Líffræðifélag Íslands - biologia.is
Líffræðiráðstefnan 2017

Erindi/veggspjald / Talk/poster E41

Are hot pots hotspots? The invertebrate community of warm springs in Iceland

Höfundar / Authors: Agnes-Katharina Kreiling (1,2) , Snæbjörn Pálsson (2), Jón S. Ólafsson (3), and Bjarni K. Kristjánsson (1)

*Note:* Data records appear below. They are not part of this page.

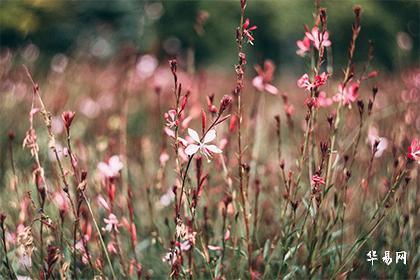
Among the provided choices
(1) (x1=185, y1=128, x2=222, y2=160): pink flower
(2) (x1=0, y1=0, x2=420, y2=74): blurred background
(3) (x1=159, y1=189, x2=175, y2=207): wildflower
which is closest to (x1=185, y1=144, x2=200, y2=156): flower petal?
(1) (x1=185, y1=128, x2=222, y2=160): pink flower

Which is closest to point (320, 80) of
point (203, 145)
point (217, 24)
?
point (203, 145)

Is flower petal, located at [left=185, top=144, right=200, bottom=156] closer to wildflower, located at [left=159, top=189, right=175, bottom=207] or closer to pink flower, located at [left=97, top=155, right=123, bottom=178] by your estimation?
pink flower, located at [left=97, top=155, right=123, bottom=178]

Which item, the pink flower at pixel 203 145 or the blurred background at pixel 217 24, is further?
the blurred background at pixel 217 24

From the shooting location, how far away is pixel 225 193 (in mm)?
1800

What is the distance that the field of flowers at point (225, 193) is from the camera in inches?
55.4

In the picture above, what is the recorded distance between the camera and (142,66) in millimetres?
4723

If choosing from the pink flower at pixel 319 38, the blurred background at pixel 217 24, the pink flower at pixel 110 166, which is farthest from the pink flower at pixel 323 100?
the blurred background at pixel 217 24

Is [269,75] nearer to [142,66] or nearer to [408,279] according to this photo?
[408,279]

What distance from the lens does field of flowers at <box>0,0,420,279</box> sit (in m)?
1.41

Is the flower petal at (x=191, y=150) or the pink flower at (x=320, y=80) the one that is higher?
the pink flower at (x=320, y=80)

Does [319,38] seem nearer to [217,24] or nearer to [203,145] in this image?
[203,145]

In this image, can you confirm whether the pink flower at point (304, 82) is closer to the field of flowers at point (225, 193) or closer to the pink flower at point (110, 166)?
the field of flowers at point (225, 193)

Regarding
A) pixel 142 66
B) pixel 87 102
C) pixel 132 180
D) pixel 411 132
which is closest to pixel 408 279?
pixel 411 132

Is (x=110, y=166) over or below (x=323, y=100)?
below
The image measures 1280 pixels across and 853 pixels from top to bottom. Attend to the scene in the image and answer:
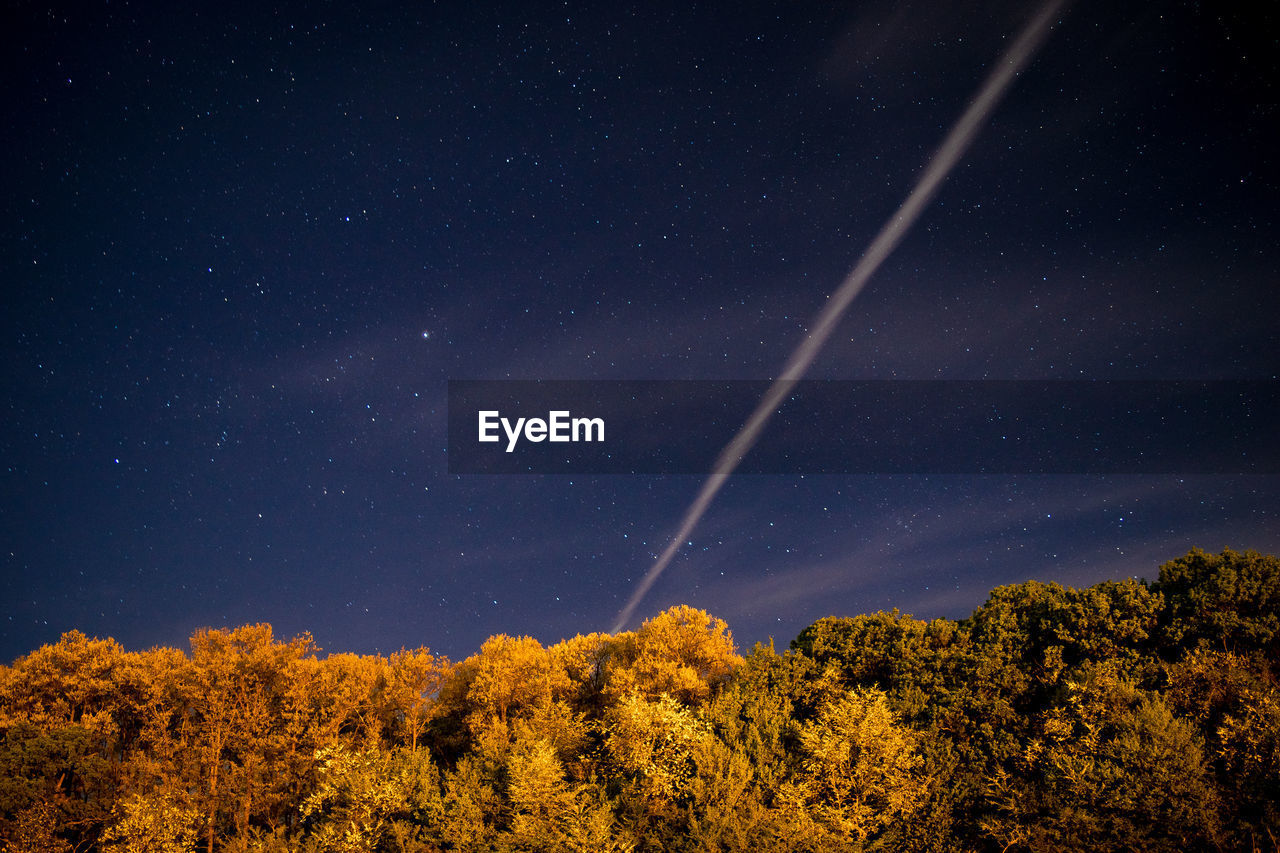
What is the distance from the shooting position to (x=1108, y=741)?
42.8m

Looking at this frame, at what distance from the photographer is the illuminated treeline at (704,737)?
41906 mm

Starfsvettvangur / Affiliations: 1. Hólar University College, Hólar, Iceland, 2. University of Iceland, Reykjavík, Iceland, 3. Marine and Freshwater Research Institute, Reykjavík, Iceland

Kynnir / Presenter: Agnes-Katharina Kreiling

In 1937, the Danish biologist Tuxen visited Iceland and dedicated a couple of months to the study of hot spring fauna. His description of hot spring communities set a cornerstone for crenobiology and is still cited nowadays. He classified springs according to their relative temperature into cold, tepid, and hot springs, and characterized their animal communities. He named the gastropod Radix ovata, the ephydrid Scatella tenuicosta f. thermarum, and the chironomid Cricotopus sylvestris as the character animals of hot springs in Iceland. Eighty years after Tuxen, we are assessing the invertebrate diversity of both cold and warm springs in Iceland, with a special focus on chironomid larvae. Water temperature plays a key role in shaping the invertebrate community, and communities of hot springs differ greatly from communities of cold springs. Some taxa are common in hot springs but almost never found in cold springs, e.g. Gastropoda, Ephydridae, and the Chironomidae Cricotopus sylvestris and Arctopelopia sp.
Due to mitigating groundwater influence, springs are generally thought of as seasonally and annually stable habitats with constant physicochemical conditions. Yet in the face of increasing anthropogenic pressure on the Icelandic landscape (e.g. through extensive use of geothermal energy, farming, and steady growth in tourism), spring habitats have become more and more endangered.